There's a really good video about the upgrades. I'll see if I can find it.


----------



## ruthless

New seats have extra padding under the seat (removable) and extra padding on th hips. There is also an accessory rail (like the new tarpons) for fishfinders, consoles, etc. Here is the link from their website.

http://www.nativewatercraft.com/manta_12_lg.cfm


----------



## seeknfin

bbcroaker said:


> Are they guaranteed to keep an "old kayakers" butt from getting numb after 2 hours of fishing?
> When are they coming out?


 Young butts suffer from that also, I fished a couple of weeks ago with a younger friend of mine and after 3 hours he was looking for a place to get out to stretch his legs. (a little hard to do in 30 feet of water ) me on the other hand, peddling an Outback had no problems with the yakker butt and mines 55 plus years. I'm sure it's the movement in the legs that keeps the blood flowing to that much vital area. Anyway didn't mean to jack your thread just thought someone could use the input.


----------



## ruthless

"Numb Butt" is not alway a function of the seat, but the angle of the legs. I find that a slight bend in my knees will relieve fatigue. You can also add a wedge shaped the currrent seat (which is what Native had done) to support your legs. Just keep in mind that even an inch of height will affect the stability of kayak. Not a lot, given the nature of kayak fishing all you need is a little help to earn a turtle.


----------



## Too Busy

*Update after 2 more trips*

I got to take the MR14 on two more trips during the long holiday weekend. At this point I'll have to say that the Redfish 14, and Tarpon 140 are both easier to stand and fish from than the MR14. It's doable and a buddy of mine has pics of me standing fighting a nice fat 25" red in the MR14. It does require your full attention though. 
Thankfully no one got pics of me falling in a little while later when I got a case of redfish fever. I was standing poling the yak across the flooded grass when suddenly 5 BIG TAILS popped up 20 yards in front of me. I planted the paddle to stop the yak and it promptly slid sideways out from under me. I honestly can't say if I could have saved myself in the Redfish or Tarpon.... I just had one of those incredible moments of STUPID that roll through from time to time when we see nice fish. :redface: 

OK Back to the review.
This boat moves REALLY well through the grass on a flood tide. It doesn't move much water or create a big bow push, so I was able to pole up close for some easy 15-20 foot casts to tailing fish. Not too shabby.
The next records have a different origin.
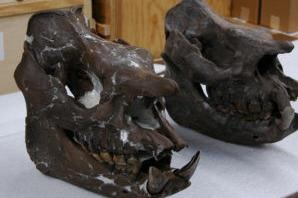Aggie helps identify ancient rhino species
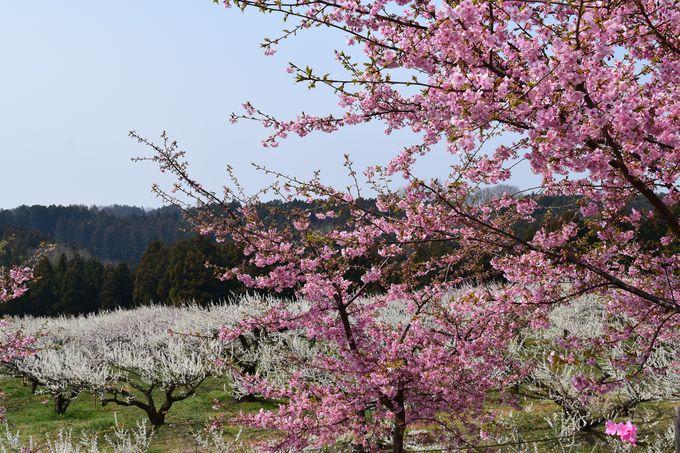紅梅や河津桜も美しい。高崎市「箕郷梅林」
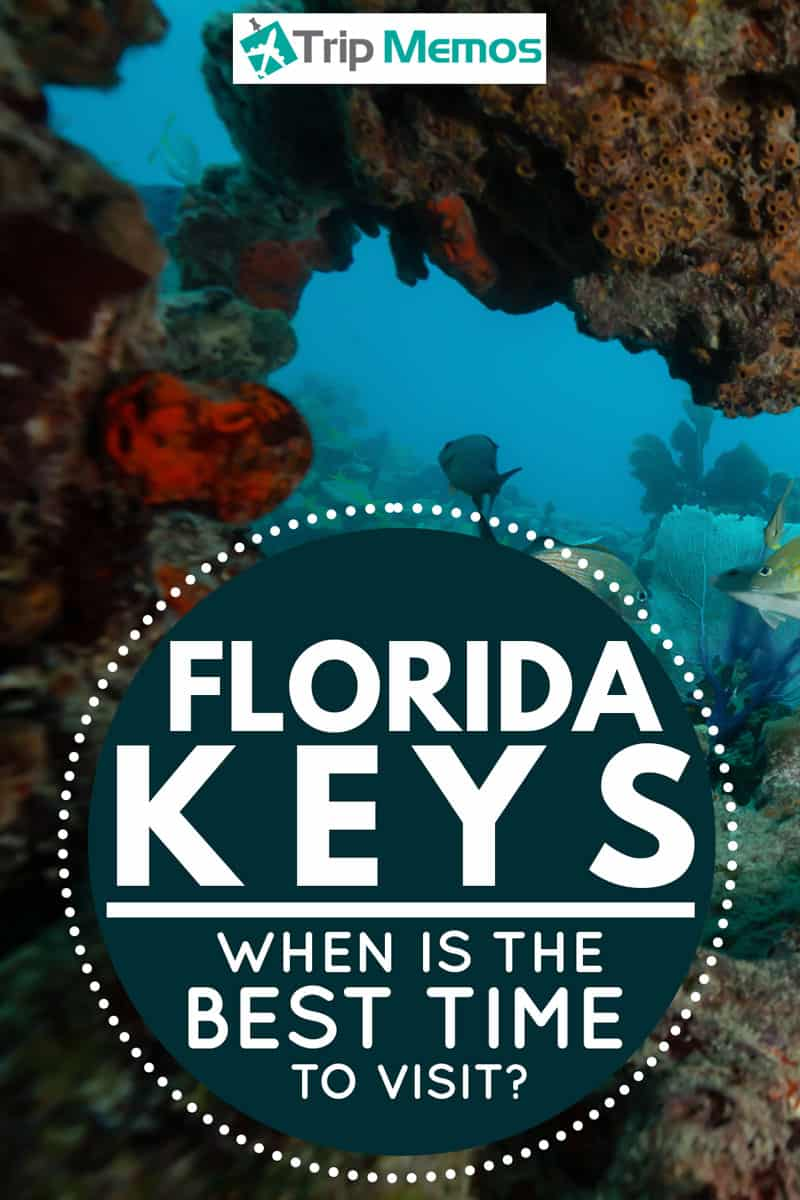 When-Is-The-Best-Time-To-Visit-The-Florida-Keys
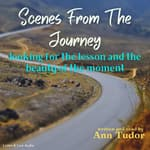 Scenes from the Journey by  Ann Tudor audiobook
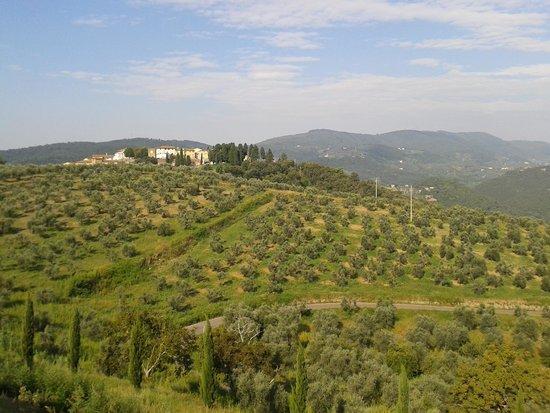 Hotel Paggeria Medicea: paesaggio da giardino colazioni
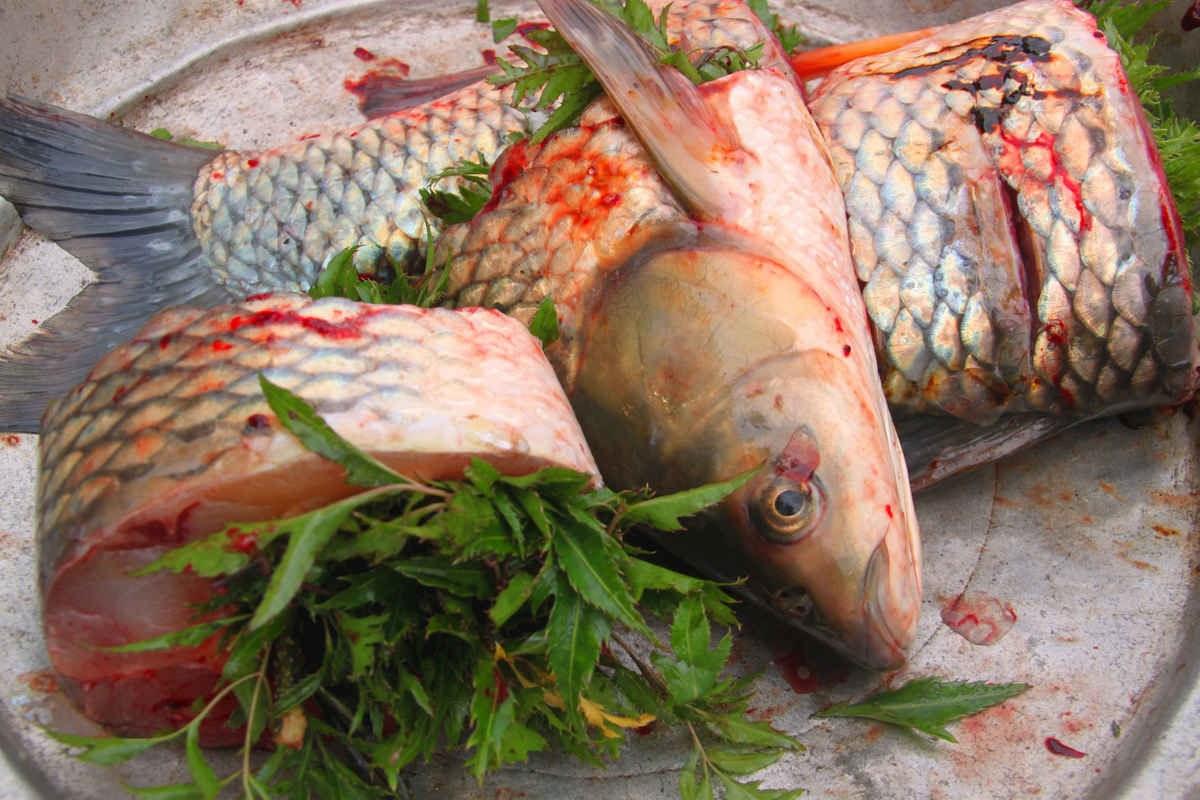 Phải sơ chế cá thật kĩ để loại bỏ đi mùi tanh đặc trưng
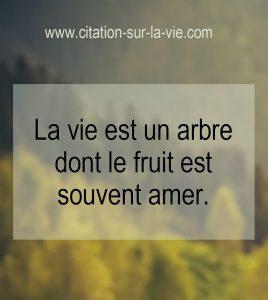 citation sur la vie arbre fruits amere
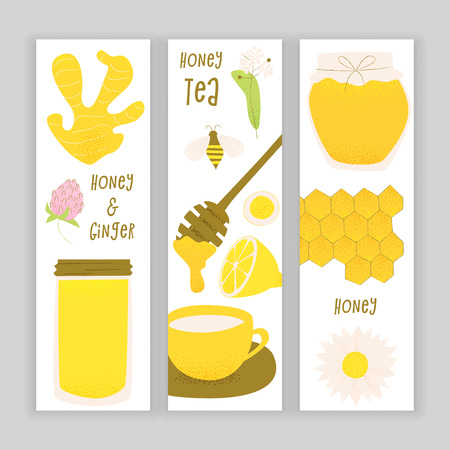 Honey and ginger design concept, vector honey comb and bee, sliced ginger root.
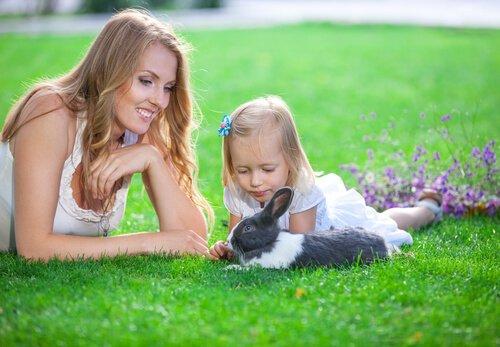 Dicas para brincar com seu coelho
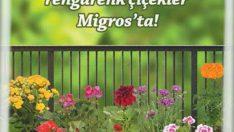 Migroskop-13-19-Nisan-2017 Süper İndirimli Ürünler Katalogu İçin Yarın Son gün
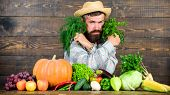 Buy Fresh Homegrown Vegetables. Excellent Quality Vegetables. Man With Beard Proud Of His Harvest Ve poster
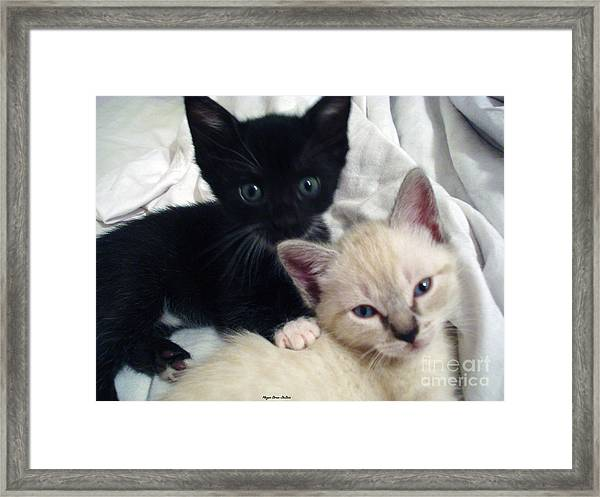 Brother N Sister Kittens Framed Print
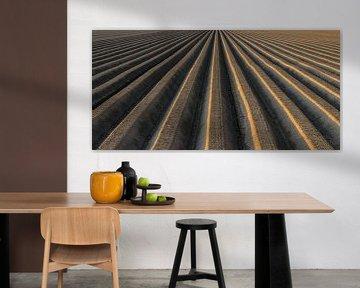 Modèle de champ de pommes de terre avec de la terre formée en bancs pour aider à la croissance optim sur Sjoerd van der Wal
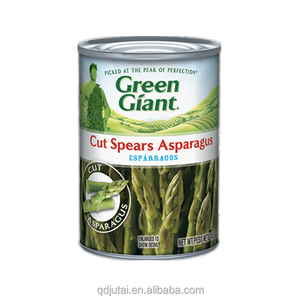 High quality Fresh canned green/white Asparagus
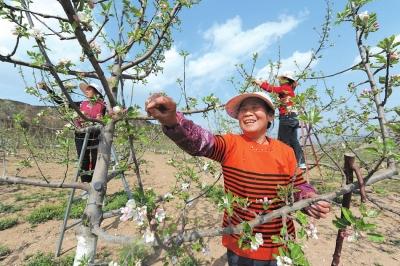 天水麦积区林果技术人员指导农户进行疏花疏果(图)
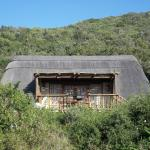 Matyholweni Cottage blends very well with the bush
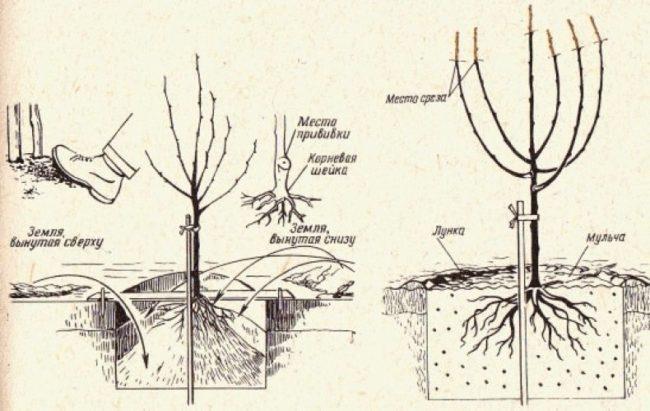 Схема посадочной ямы для саженца груши и процесс посадки
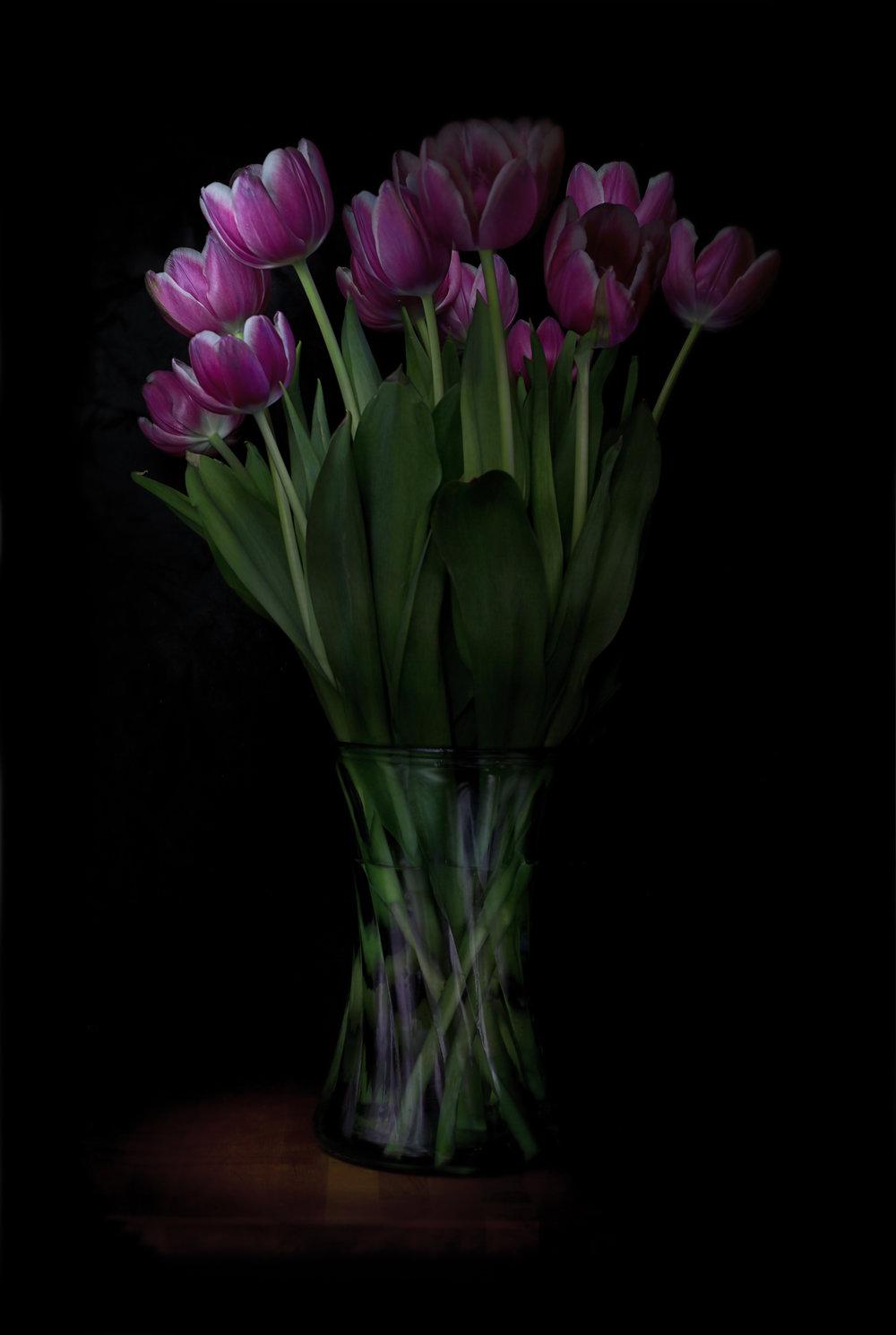 tulips 9.jpg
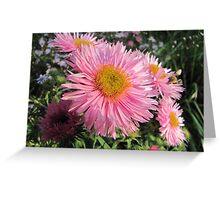 Pink coloured Greeting Card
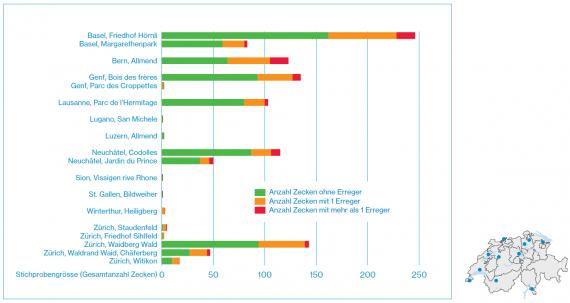 Grafik mit den Messdaten der Zecken und deren Krankheitserreger.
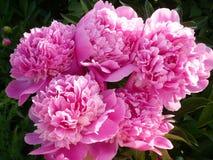 Peonías rosadas fotografía de archivo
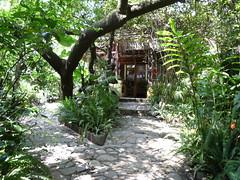 "Dschungelfeeling im Hotel ""La Paz"", San Marcos"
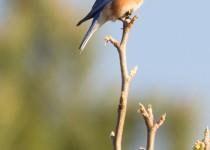 9935_EasternBluebird_3-15-15_lg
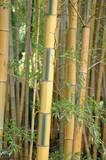 bambou bicolore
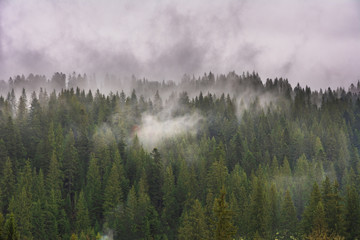 Poster Morning with fog Carpathian spring forest with wrapped fog trees and fires.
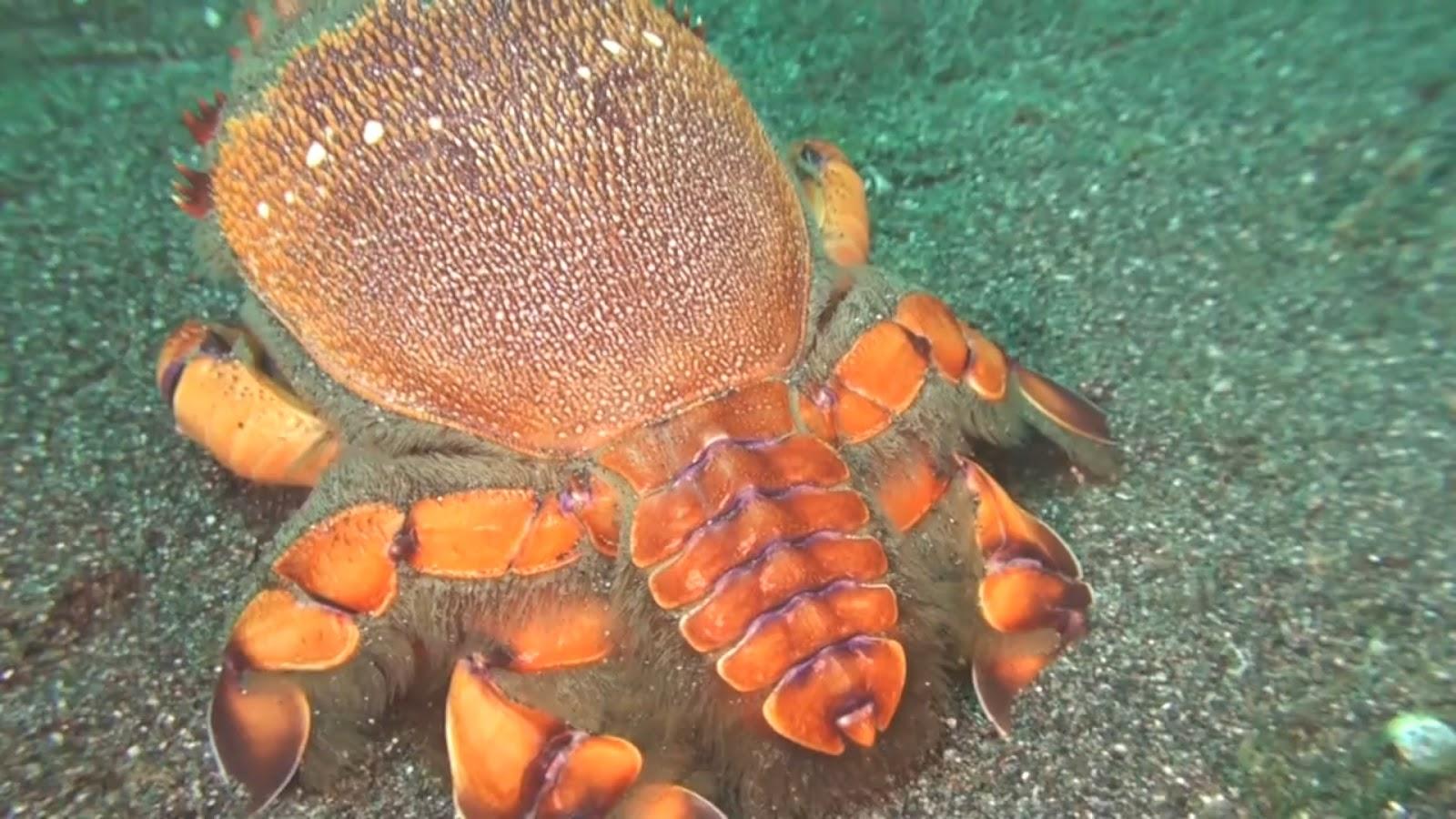 real monstrosities spanner crab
Yesterday I spent 5 hours in a screaming wind. The high sides catch more wind than either a Redfish or Tarpon. Interestingly enough, it doesn't try to weathercock. Instead you continue pointing in your intended direction, but get pushed kind of sideways. This once again reminds me of a canoe more than a kayak. So far this is all low speed work on a flooded flat.

After the water got too deep to spot tailers I took it out in the open water into a 15-20 mph wind out of the North. The North wind was not producing large waves on my side of the sound, just little 6-9 inch continuous slop. 
I'll stick with my orginial review.. This is a nice dry riding yak. It punched through the slop without flooding the footwells and the seat stayed nice and dry.

The winds weren't a hige problem once I got the boat up to speed. The sideways push was minimized quite a bit by the channeled hull, so tracking at speed even in a big wind it very good.

I can't wait to spend some time in the new Tarpon and the new MR14.


----------



## ruthless

The MR 14 is definately not a standing platform, and does catch wind. But the trade off is that you stay dry, and it is faster than most 14 footers out there. One question did you have that cooler and box in the tanke well when you did the wind tests? On windy days I used a lower profile crate and it make sa world of difference.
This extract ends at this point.